» Task prompt
Which lines of the material contain the word "объем"? Pick out each such line and copy it in full.

-=-=-

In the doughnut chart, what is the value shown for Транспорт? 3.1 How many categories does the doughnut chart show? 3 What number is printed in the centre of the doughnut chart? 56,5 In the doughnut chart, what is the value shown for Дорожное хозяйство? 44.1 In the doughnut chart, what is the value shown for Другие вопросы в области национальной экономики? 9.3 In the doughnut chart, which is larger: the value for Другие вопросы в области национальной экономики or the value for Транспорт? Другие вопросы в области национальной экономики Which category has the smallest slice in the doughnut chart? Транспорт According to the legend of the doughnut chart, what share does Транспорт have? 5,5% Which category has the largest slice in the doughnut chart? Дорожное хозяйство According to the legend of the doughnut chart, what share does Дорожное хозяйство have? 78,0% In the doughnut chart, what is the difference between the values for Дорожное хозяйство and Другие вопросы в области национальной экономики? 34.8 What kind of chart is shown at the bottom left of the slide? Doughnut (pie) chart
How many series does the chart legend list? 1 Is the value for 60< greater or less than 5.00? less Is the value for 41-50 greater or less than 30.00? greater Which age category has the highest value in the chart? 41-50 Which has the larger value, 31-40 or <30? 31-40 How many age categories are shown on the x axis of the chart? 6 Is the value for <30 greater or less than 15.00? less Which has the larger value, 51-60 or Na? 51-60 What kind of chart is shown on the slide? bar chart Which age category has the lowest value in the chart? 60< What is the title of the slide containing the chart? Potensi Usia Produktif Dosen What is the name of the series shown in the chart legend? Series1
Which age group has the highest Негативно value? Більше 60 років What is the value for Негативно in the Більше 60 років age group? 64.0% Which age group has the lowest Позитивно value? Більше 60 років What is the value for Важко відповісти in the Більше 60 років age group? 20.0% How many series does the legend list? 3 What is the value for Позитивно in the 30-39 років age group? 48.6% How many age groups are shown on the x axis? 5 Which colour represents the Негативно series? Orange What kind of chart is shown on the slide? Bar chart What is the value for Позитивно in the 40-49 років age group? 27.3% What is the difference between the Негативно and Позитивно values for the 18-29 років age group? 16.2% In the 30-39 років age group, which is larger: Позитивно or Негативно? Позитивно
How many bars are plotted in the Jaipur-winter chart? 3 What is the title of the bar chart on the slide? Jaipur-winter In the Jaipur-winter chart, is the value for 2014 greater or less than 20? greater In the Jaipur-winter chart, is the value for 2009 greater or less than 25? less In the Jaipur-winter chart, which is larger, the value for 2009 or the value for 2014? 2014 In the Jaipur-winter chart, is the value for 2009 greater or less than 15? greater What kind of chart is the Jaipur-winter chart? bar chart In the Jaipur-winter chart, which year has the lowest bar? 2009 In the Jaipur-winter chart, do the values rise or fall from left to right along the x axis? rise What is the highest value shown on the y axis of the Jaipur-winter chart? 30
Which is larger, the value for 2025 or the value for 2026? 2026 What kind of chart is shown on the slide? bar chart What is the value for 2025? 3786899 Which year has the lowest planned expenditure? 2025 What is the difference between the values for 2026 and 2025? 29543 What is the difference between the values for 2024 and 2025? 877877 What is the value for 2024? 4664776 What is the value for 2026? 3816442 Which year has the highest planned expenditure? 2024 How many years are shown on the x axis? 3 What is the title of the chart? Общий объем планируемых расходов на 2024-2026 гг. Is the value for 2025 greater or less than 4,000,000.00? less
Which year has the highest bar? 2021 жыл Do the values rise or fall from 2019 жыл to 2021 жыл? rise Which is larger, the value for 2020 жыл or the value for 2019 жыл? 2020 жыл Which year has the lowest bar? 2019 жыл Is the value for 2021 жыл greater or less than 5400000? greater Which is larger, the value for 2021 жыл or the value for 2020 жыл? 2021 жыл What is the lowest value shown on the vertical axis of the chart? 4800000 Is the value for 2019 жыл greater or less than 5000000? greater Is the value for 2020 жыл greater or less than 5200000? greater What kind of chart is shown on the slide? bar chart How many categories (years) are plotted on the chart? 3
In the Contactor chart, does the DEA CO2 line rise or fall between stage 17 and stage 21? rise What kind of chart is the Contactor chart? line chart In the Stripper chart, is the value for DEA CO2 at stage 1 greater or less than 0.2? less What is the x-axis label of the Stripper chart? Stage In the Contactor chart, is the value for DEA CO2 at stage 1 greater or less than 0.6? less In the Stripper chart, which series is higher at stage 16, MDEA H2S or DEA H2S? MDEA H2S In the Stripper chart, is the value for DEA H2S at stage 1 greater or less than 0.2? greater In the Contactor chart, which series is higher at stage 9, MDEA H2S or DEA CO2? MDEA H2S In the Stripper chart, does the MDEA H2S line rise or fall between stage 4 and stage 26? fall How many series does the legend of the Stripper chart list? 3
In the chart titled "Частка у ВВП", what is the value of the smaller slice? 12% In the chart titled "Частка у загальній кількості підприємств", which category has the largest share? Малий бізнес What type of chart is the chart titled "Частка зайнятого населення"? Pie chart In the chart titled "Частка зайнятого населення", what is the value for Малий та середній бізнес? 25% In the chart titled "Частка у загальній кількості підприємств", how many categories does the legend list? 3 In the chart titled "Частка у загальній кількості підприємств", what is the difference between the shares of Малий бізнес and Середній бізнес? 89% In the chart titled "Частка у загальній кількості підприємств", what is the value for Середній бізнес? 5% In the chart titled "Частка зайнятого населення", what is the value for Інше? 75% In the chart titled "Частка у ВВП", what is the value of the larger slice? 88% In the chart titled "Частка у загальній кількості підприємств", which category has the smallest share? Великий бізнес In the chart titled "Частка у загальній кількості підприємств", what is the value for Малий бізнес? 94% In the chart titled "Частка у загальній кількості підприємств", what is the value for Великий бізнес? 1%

-=-=-

» Exercise response
Which is larger, the value for 2025 or the value for 2026? 2026 What kind of chart is shown on the slide? bar chart What is the value for 2025? 3786899 Which year has the lowest planned expenditure? 2025 What is the difference between the values for 2026 and 2025? 29543 What is the difference between the values for 2024 and 2025? 877877 What is the value for 2024? 4664776 What is the value for 2026? 3816442 Which year has the highest planned expenditure? 2024 How many years are shown on the x axis? 3 What is the title of the chart? Общий объем планируемых расходов на 2024-2026 гг. Is the value for 2025 greater or less than 4,000,000.00? less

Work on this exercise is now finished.